Evaluation of the Percentage of Shared Frames in Multiple Data Sets with Different Peptide FDRa

	five replicates of yeast		20 replicates of rat brain		spiked-in BSA experiment
peptide FDR	0.51%	0.10%	0.52%	0.10%	0.45%	0.11%
protein FDR	7.69%	1.55%	9.92%	2.26%	8.35%	2.08%
identified proteins	1119	970	1199	1063	886	818
total frames	15508	12486	34264	29832	14557	13801
shared frames	502	236	2533	1553	958	654
percentage of shared frames	3.24%	1.89%	7.39%	5.21%	6.58%	4.74%
peptide FDR in shared frames	4.09%	0.61%	4.77%	0.92%	5.79%	1.10%

Spiked-in BSA experiment, 5 replicates of yeast and 20 replicates of rat brain were analyzed in this study. Shared frames: frames assigned to multiple unique peptides.

Evaluation of Normalization Approaches

An optimal normalization method is indispensable to reduce systematic biases and variations and thus to ensure the accuracy and precision of relative quantification in multiple samples. Previously, many normalization approaches have been evaluated for label-free quantification on relatively high-abundance peptides that are commonly identified in all or the majority of LC–MS runs in an experimental set.[14,19] Here we evaluated all of the identified peptides with a wide range of abundance levels by six different normalization methods, including LOESS, quantile, upper-quantile, maximum intensity, median intensity, and total intensity normalization (Supporting Information). The LOESS and quantile normalization achieved best performances in the spiked-in BSA experiment, which decreased the median coefficient variations (CVs) of E. coli peptide intensities by an average of 29% compared with the original data (Figure 2). We also evaluated these methods on two other data sets, five LC–MS runs of the same rat brain digest and six runs of the same digest with different load amounts, respectively, representing data sets with minimal and substantial variations of sample preparation and loading. The LOESS approach showed the most effective normalization (Supplemental Figure 2 in the Supporting Information) and thus was employed in ICan and subsequent studies.

Figure 2

Evaluation of different normalization approaches using the spiked-in BSA data. BSA was spiked into E. coli extracts at four different levels (0.025, 0.05, 0.075, and 0.1% of total proteins; four replicates/group). Box and Whiskers (1–99 percentile) plot was used to analyze the coefficient variations (CVs) of E. coli peptide intensities among these 16 LC–MS runs using different normalization methods. After normalization, the level of missing data and reproducibility of the quantitative features by ICan was further evaluated based on replicate LC–MS runs.
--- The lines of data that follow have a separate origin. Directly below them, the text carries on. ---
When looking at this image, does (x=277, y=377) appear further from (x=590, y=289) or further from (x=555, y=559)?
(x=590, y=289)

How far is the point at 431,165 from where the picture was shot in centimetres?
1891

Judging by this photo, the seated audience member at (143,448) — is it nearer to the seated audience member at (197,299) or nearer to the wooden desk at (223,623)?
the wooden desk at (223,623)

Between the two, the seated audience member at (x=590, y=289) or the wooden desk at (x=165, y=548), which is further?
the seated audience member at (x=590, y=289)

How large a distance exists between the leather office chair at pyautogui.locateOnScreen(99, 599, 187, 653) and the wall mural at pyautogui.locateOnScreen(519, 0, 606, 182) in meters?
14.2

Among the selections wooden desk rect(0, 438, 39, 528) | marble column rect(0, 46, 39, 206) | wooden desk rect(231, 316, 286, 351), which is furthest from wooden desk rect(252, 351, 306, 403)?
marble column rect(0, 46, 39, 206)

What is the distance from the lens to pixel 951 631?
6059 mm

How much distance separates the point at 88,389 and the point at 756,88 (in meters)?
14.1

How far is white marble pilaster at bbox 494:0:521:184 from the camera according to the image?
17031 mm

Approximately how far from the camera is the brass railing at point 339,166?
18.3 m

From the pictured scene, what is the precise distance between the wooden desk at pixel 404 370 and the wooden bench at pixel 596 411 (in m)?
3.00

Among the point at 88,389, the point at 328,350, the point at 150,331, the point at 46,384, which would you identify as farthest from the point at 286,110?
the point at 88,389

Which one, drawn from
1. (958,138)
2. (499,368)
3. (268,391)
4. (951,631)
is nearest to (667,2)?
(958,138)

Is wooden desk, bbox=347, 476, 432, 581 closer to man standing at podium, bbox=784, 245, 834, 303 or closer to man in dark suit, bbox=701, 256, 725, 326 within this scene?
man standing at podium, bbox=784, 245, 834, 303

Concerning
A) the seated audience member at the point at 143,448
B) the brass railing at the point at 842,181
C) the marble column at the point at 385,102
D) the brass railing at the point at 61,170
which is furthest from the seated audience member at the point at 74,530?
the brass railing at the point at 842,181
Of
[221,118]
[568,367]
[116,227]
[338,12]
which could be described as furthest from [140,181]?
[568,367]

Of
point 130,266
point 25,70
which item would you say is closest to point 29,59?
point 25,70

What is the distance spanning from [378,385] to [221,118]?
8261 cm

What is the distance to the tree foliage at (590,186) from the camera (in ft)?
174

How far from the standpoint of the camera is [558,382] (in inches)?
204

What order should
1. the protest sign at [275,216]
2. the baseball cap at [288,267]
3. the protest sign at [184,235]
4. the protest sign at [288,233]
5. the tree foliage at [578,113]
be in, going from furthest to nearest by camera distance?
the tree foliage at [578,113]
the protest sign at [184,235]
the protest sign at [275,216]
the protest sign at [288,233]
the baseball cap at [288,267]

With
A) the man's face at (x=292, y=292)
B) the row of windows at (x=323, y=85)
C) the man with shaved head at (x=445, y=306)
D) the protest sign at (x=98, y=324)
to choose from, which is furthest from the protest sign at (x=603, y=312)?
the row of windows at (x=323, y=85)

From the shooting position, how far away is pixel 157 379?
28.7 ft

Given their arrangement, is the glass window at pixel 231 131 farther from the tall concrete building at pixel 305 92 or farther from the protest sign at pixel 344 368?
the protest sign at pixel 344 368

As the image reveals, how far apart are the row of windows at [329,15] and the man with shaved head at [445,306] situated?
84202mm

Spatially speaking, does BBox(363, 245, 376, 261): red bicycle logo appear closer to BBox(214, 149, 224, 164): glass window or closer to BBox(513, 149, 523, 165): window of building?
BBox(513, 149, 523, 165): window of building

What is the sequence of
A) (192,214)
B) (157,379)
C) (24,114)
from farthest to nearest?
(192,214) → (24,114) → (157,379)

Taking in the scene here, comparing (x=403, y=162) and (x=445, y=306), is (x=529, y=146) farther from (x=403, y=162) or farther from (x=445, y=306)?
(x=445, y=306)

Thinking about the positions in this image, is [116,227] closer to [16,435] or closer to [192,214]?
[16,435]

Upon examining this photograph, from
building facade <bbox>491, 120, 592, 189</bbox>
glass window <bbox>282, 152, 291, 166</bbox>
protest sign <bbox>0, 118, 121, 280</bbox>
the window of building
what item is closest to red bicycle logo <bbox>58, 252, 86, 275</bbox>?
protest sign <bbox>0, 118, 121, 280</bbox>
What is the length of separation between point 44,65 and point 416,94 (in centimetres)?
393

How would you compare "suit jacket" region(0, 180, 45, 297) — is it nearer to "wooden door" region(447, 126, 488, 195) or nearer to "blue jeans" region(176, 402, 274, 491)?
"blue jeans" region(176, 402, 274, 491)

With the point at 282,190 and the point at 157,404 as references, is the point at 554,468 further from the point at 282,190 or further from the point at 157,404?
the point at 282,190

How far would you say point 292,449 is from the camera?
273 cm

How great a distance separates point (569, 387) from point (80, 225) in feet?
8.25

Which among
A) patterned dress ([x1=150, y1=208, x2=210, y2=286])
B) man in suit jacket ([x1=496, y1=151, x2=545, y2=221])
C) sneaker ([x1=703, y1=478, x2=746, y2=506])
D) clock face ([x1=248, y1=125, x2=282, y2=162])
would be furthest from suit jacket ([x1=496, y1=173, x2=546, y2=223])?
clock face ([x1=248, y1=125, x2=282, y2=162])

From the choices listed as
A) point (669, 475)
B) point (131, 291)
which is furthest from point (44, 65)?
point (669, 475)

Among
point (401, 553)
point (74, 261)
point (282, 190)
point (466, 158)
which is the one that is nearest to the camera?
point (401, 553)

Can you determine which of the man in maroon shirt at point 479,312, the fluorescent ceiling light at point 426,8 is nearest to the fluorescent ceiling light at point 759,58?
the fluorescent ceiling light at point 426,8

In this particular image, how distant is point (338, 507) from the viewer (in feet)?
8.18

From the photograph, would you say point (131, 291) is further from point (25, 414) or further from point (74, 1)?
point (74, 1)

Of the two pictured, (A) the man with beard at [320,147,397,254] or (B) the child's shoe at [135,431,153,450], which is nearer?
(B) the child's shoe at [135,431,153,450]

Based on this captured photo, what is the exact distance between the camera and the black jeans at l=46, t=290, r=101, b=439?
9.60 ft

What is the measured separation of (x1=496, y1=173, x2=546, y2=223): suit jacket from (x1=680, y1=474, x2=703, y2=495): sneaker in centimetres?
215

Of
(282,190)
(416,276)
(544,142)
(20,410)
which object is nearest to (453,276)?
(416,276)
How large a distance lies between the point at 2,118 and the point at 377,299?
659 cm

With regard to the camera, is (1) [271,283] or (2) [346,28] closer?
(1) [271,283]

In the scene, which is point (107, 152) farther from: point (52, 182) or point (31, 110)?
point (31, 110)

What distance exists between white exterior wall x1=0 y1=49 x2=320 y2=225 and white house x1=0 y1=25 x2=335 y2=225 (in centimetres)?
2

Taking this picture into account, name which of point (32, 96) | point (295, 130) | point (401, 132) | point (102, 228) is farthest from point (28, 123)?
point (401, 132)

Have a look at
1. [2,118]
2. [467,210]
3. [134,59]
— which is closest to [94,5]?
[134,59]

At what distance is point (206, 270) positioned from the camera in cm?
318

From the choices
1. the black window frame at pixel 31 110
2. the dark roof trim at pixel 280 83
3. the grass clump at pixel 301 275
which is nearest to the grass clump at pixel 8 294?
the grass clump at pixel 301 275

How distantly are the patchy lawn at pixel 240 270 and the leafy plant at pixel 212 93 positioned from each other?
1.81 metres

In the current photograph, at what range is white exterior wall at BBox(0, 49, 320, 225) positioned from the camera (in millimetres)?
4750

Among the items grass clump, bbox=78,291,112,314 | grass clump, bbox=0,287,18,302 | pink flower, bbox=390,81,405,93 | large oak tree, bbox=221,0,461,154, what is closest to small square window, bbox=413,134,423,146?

One of the most prominent advantages of ion-current-based approach over spectral counting or fragment-ion intensities (MS2-TIC) is the reliable quantification of low-abundance peptides, even though a peptide was only identified for once in the entire sample set,[9,10,13] thus substantially reducing the frequency of missing values and improving the analytical reproducibility. As shown in Supplemental Figure 3 in the Supporting Information, although several methods were employed to improve the reproducibility of LC–MS analysis as previously described,[9] only 655 (80.1% of all identified) proteins were identified in all 16 LC–MS runs and thereby quantifiable by spectral counting or MS2-TIC without missing data. Per contra, the ICan was able to quantify 816 (99.8%) proteins without any missing value across the 16 LC–MS runs. Two proteins (0.2%) were filtered out because all frames assigned to these two proteins were shared frames. We evaluated the quantitative reproducibility of ICan by correlating the protein intensities between any two of the four LC–MS analyses in the spiked-in BSA (0.075%) group. Here the protein intensity was obtained by summing the areas of all peptide peaks assigned to the specific protein. Linear regression of the correlation between two replicate runs was performed, and the R-squared values for paired correlations are all above 0.99, indicating the excellent quantitative reproducibility (Figure 3). Moreover, a high quantitative reproducibility was also achieved for both high- (the upper segment of each line) and low-abundance proteins (the lower segment of each line). The reproducibility of spectral counting or MS2-TIC methods was far inferior, which is particularly sound for low-abundance proteins (Supplemental Figure 4 in the Supporting Information). These results are in agreement with previously reported.[9,13]

Figure 3

Scatter plot of quantitative feature pairs to evaluate the analytical reproducibility. The excellent correlation of protein intensities between different replicates of a spiked-in BSA (0.075%) group was observed. The two axes represent the quantitative abundance values of the same proteins, respectively, by the two duplicate runs.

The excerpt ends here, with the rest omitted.